Question

Lifetimes of the molecules in the excited state are often measured by using pulsed radiation source of duration nearly in the nanosecond range. If the radiation source has the duration of 2 ns and the number of photons emitted during the pulse source is $2.5\times {{10}^{15}}$, calculate the energy of the source.

Answer 1

Hint: There is a relationship between energy, number of photons emitted during the pulse and frequency of the radiation source and it is as follows.
\[E=Nhv\]
E = Energy of the source
N = Number of photons emitted during the pulse
h = Planck’s constant
v = frequency of the pulse

Complete step by step answer:
- In the question it is given that there is a radiation source which has a pulse radiation source of 2 ns with a number of photons of $2.5\times {{10}^{15}}$ . We have to calculate the energy of the source.
- In the question it is given that duration is 2 ns = $\text{2 }\!\!\times\!\!\text{ 1}{{\text{0}}^{\text{9}}}\text{seconds}$.
- In the question it is given that the number of photons released from the source is $2.5\times {{10}^{15}}$ .

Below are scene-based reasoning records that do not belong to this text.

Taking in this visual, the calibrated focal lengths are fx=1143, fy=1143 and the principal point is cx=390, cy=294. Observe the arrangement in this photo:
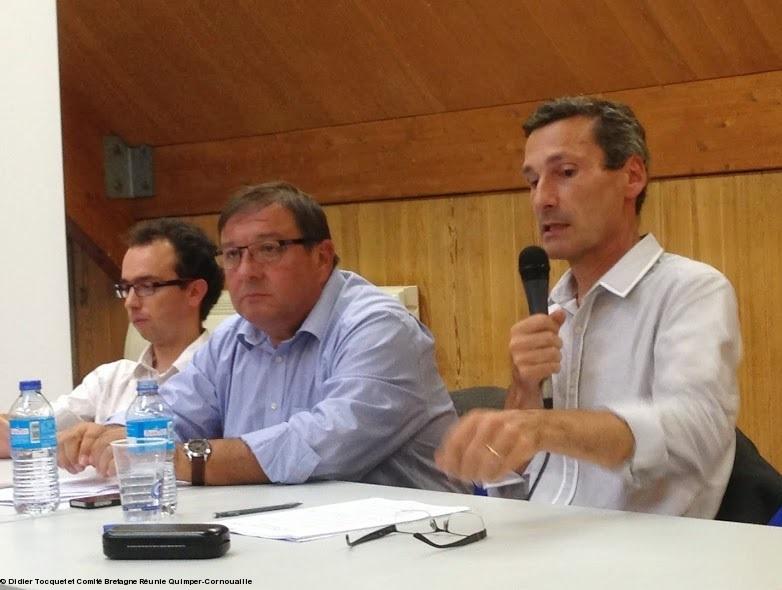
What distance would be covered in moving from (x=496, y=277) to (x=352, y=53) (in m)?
1.07

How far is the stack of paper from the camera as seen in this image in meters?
1.72

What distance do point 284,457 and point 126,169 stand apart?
12.1 ft

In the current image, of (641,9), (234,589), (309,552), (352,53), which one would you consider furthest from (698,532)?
(352,53)

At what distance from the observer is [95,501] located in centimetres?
212

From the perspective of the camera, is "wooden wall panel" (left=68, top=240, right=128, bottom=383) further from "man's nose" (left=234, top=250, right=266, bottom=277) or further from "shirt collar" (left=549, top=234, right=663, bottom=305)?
"shirt collar" (left=549, top=234, right=663, bottom=305)

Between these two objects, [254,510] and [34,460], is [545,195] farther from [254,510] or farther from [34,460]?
[34,460]

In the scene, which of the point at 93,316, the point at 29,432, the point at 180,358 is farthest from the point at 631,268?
the point at 93,316

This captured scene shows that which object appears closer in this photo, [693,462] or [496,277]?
[693,462]

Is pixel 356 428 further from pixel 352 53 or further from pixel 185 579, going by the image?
pixel 352 53

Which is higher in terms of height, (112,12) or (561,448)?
(112,12)

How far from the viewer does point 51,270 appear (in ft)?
12.3

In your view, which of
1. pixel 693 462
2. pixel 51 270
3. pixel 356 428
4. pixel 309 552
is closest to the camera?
pixel 309 552

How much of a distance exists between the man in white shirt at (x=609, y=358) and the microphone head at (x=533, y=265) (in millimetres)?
113

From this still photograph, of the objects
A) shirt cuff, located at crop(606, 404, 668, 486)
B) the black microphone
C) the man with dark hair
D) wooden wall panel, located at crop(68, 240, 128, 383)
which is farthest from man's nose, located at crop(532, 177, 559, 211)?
wooden wall panel, located at crop(68, 240, 128, 383)
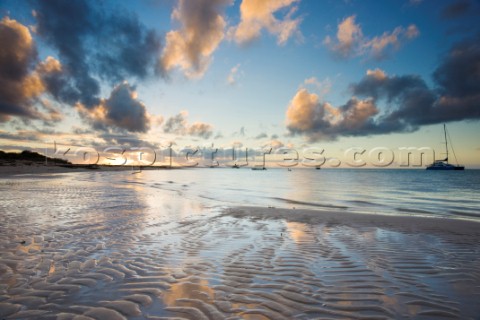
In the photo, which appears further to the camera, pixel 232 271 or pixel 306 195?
pixel 306 195

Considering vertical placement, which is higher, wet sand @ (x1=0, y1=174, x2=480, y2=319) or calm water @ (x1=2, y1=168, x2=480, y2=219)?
wet sand @ (x1=0, y1=174, x2=480, y2=319)

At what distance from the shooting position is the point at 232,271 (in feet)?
19.7

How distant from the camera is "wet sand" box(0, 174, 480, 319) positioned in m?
4.25

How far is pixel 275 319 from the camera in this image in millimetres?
3941

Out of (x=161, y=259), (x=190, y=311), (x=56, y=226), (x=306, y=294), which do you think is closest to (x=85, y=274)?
(x=161, y=259)

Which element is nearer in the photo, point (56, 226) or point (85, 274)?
point (85, 274)

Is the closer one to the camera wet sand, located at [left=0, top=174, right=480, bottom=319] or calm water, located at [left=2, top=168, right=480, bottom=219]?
wet sand, located at [left=0, top=174, right=480, bottom=319]

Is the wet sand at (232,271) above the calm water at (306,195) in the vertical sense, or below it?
above

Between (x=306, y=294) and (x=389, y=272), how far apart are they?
2695 mm

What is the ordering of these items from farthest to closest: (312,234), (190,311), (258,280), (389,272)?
(312,234) → (389,272) → (258,280) → (190,311)

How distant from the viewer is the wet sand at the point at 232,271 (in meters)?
4.25

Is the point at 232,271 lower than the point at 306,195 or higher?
higher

 - We know that frequency is inversely proportional to duration of the source.
- Then
\[\begin{align}
 & \text{frequency of the source=}\dfrac{\text{1}}{\text{duration of the source}} \\
 & =\dfrac{1}{2\times {{10}^{-9}}} \\
 & =0.5\times {{10}^{9}} \\
\end{align}\]

- Thus we know the frequency, Planck ’s constant and number of photons emitted then we can calculate the energy of the source as follows.
\[\begin{align}
 & E=Nhv \\
 & =(2.5\times {{10}^{15}})(6.626\times {{10}^{-34}})(0.5\times {{10}^{9}}) \\
 & =8.28\times {{10}^{-10}}J \\
\end{align}\]
- Therefore the energy of the source is $8.28\times {{10}^{-10}}J$ .

Note: As the energy of the source increases then the number of photons released by the source also increases because the energy is directly proportional to the number of photons. We can see this relationship from the above mentioned formula also.